When you look at the title, it conjures up images of a high-octane rally driving with spinning tyres ripping it up through mud in the heartlands of the American frontier. However, it's at this point that we need to add that these days there's a sim to suit almost every taste. Coming nearly a year after Spintires: Mudrunner landed, we now have the American Wilds Edition, a complete package including the original game, all of the extra content, along with the American Wilds expansion.
We joked about the title, but to be honest, it's pretty accurate. What we have here is a trucking sim where you have to deliver cargo (usually timber) while conserving fuel and not getting damaged. The main challenge comes from the fact that most of the time you have to do this in thick mud. Luckily for everyone, then, that Spintires has some of the most realistic mud effects we've ever seen in a video game. You can watch your tyres furiously spinning as you make absolutely zero progress, and at the same time enjoy every frustrating minute of it.
You have the option in many of the vehicles to play with the differential lock and four-wheel drive capacity, but this all affects fuel consumption, so the more time you spend using gas in the mud, the less likely you are to deliver your load. This all may sound a little daunting, and it is. One bad move can leave many minutes of planning and trucking in ruin.

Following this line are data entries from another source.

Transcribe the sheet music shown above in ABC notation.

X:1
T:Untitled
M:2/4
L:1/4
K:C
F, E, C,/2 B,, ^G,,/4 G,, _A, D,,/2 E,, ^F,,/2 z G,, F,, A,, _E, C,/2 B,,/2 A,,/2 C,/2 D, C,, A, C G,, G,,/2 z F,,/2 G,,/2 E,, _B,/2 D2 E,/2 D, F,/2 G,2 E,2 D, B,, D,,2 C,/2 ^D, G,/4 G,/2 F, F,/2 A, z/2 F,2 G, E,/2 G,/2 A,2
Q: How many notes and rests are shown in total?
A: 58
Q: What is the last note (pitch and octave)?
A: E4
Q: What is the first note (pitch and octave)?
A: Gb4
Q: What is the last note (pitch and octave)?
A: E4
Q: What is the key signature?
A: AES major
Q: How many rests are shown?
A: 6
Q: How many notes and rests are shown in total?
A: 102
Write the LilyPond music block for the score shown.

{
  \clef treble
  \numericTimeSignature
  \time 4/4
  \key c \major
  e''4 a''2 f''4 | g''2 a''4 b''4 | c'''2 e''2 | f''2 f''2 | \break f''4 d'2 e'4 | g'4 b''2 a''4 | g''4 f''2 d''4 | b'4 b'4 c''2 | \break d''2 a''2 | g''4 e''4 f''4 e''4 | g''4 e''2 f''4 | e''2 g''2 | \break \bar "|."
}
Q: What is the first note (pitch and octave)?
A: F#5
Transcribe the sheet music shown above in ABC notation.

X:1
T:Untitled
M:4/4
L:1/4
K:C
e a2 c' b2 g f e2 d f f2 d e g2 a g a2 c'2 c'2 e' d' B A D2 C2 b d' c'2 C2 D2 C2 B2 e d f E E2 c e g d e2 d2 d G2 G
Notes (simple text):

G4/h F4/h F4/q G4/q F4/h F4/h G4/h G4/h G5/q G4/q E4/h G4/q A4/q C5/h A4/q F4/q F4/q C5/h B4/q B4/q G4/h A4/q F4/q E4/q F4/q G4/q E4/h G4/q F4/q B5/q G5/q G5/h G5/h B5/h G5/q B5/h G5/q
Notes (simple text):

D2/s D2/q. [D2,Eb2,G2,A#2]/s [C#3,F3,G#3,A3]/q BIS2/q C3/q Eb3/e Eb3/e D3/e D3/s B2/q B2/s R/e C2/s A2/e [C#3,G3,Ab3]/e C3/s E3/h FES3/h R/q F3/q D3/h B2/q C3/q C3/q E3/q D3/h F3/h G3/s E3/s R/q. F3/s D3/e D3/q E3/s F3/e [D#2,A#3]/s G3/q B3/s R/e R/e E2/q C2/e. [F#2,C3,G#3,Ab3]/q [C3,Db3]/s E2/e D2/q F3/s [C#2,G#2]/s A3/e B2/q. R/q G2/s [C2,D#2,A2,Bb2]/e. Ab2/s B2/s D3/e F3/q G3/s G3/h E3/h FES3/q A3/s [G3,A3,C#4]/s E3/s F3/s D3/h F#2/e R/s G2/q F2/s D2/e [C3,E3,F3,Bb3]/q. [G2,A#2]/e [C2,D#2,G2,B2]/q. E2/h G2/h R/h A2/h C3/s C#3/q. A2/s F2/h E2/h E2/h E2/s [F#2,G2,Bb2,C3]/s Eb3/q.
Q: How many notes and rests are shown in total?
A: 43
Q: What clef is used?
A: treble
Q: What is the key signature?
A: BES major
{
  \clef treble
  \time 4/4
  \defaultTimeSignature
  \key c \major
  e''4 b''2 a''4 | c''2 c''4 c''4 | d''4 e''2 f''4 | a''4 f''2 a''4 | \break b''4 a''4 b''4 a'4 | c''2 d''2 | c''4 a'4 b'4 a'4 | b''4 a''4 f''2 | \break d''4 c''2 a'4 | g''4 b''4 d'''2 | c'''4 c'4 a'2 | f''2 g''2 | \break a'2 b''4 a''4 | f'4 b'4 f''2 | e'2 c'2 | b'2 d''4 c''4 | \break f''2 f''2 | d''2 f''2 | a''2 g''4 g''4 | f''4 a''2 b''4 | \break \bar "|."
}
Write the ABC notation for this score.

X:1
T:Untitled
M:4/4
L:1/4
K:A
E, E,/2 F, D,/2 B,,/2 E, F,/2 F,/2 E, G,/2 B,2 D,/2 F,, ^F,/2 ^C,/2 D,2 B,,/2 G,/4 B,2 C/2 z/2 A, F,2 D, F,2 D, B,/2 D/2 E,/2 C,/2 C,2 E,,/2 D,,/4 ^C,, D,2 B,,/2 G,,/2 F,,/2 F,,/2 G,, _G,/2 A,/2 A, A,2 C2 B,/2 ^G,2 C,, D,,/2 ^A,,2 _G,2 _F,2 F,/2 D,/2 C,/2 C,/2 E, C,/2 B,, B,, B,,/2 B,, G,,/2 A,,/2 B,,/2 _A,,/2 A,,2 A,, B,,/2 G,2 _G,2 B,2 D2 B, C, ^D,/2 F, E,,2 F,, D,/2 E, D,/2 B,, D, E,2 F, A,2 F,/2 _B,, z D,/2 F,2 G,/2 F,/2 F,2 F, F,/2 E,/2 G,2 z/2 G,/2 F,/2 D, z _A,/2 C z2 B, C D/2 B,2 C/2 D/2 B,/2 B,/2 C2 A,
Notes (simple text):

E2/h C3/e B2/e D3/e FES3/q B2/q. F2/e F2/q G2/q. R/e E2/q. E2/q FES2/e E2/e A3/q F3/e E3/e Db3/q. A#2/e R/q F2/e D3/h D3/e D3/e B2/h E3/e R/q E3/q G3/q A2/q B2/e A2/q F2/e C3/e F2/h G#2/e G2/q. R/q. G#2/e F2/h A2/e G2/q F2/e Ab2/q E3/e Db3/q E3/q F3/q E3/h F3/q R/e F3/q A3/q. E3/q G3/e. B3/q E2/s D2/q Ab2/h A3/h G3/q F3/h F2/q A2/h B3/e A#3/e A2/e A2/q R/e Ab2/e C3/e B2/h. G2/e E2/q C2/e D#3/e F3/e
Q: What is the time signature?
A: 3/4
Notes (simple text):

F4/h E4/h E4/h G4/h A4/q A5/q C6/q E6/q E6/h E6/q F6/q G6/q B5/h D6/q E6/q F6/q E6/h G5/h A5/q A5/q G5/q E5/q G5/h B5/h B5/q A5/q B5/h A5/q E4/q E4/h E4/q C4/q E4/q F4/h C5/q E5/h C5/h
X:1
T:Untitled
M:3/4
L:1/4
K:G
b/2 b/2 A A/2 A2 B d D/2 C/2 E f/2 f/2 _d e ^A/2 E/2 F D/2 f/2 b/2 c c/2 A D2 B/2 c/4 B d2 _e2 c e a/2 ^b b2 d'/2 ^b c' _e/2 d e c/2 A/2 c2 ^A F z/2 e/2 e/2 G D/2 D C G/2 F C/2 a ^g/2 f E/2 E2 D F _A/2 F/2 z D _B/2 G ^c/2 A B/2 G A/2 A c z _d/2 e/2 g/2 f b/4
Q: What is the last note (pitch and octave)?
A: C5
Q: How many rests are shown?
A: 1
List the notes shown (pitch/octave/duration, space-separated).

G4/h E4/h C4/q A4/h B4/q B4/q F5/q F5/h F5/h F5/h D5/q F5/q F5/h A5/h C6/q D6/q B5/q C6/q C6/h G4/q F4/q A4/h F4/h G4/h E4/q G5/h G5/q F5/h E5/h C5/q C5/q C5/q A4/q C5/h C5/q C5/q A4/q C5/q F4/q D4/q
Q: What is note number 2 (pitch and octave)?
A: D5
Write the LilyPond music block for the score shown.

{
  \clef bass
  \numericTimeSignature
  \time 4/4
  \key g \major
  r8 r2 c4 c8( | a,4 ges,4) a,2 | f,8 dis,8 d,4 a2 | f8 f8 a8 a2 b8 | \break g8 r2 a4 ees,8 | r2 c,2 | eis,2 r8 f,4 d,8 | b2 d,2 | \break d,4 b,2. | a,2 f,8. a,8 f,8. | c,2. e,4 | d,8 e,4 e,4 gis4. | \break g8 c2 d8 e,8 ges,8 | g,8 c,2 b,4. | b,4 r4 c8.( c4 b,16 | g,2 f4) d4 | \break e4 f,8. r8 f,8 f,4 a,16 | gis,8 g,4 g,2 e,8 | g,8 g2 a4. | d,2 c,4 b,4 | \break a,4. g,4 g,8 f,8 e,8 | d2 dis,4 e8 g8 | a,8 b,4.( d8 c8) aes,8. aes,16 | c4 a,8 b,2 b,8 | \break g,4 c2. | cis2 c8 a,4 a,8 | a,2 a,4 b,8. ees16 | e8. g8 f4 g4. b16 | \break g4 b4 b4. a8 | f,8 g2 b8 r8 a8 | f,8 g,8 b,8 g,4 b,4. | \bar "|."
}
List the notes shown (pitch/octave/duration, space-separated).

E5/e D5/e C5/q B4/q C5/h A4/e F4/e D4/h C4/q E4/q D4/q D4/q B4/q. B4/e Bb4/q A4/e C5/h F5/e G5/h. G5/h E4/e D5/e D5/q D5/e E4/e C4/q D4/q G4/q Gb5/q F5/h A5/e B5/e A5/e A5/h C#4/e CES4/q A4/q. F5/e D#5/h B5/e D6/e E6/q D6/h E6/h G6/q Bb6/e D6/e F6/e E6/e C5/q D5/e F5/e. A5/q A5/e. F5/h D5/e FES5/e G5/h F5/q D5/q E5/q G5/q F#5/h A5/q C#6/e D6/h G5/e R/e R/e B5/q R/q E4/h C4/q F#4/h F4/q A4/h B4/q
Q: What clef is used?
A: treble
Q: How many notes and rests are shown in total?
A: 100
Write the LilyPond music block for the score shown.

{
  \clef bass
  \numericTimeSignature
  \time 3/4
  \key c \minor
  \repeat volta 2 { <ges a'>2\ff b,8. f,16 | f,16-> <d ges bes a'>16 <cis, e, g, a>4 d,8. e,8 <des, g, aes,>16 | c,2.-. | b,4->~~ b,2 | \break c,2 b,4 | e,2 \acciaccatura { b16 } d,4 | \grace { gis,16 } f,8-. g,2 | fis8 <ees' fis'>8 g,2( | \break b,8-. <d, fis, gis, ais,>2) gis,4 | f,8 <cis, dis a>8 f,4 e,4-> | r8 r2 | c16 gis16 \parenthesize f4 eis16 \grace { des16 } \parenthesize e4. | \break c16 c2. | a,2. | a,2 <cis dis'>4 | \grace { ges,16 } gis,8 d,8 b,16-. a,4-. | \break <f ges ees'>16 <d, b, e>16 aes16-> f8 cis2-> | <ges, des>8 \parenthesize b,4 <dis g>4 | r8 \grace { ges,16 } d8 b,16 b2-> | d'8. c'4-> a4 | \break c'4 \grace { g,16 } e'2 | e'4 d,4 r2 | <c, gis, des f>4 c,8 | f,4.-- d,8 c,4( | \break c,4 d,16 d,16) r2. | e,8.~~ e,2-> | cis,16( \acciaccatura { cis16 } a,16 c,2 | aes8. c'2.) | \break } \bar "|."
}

Luckily you have a winch that you can attach to trees and logs to pull yourself out. If all else fails, you're able to swap vehicles and come to your own rescue. We really liked this swapping feature, as it added an element strategic route planning. It did also mean long minutes of driving to find your former vehicle over rather colossal maps.
This was all set in some pretty luscious scenery, with great rolling hills and swampland, as well as little towns to run around. It all looked pretty decent, although we must say that the trees could have looked a little more realistic.
The original title and DLC took us into the heartlands of Siberia, driving around and getting stuck in some rather generic Russian looking trucks and jeeps. It's lots of fun, but the new American Wilds expansion looks more targeted at the US audience and has some great household names to run in. The American maps seem a bit richer and better developed than the Siberian ones too.
In terms of the new vehicles, there's a Hummer along with the Ford F150 and even a Chevie. The look of all the playable vehicles is great, especially the new American models. That adds to beautiful engine sounds, especially that stunning beauty: the V8. Most of them are customisable with the pick-ups able to add bumpers and roof racks, and the trucks getting different trailers.
The pickups and jeeps are really designed for exploration, opening up some of the map you can't see and letting you do some recon to see how bad the mud is. Then there are the trucks for haulage, which you can add a number of different trailers too. There are also some utility vehicles that can be used for jobs like loading trucks or even winching another one out of thick mud. Completing a map will earn you progression points that open up new maps or vehicles.
You can choose to play the game in either casual or hardcore mode, which ramps up fuel consumption and damage. We need to say at this point that all the vehicles we drove seemed to get damaged way too easily, and for not much of an impact. We admit that slow and steady made the best progress over going hell for leather, but it seemed to punish us more than we felt fair.
We did have a few minor gripes with the game. One of the most prevalent was the camera. Most of the time the view from behind the truck was fine, but when the back was stacked with logs it made things a little tricky to see. We found ourselves moving our heads and analogue stick at the same time, trying to wrestle the right angle.
Then there was a cockpit view, which was fine except for the fact there were no dials, and instead, just a floating box that looked like an afterthought. In such a good-looking game, we were surprised about this lack of detail. Other than that, the game played pretty well and had loads of content to see and unlock.
After you've completed the main maps, there are also a number of challenges, which include delivery missions and crane operating. There are hours of gameplay to be had here, and then, when you've finally gone through all the single-player content, there's a multiplayer mode where you and three friends can work together.
We have to say that overall we thought that Spintires: MudRunner - American Wilds was a pretty fun sim game, helped by the fact that it also manages to be quite endearing at the same time. There were lots of cool moments to be had, like getting swamped in something that turned out to be deeper than a puddle. We loved fording rivers and actually enjoyed struggling to escape the mud. The controls seem really well suited to the controller, and the tutorials really educate you in how to survive the gruelling challenges the game poses you. With shows like Ice Road Truckers on the telly, we know that this type of experience already has an audience, and if you like sims, particularly trucking sims, then this one's worth driving through some mud for.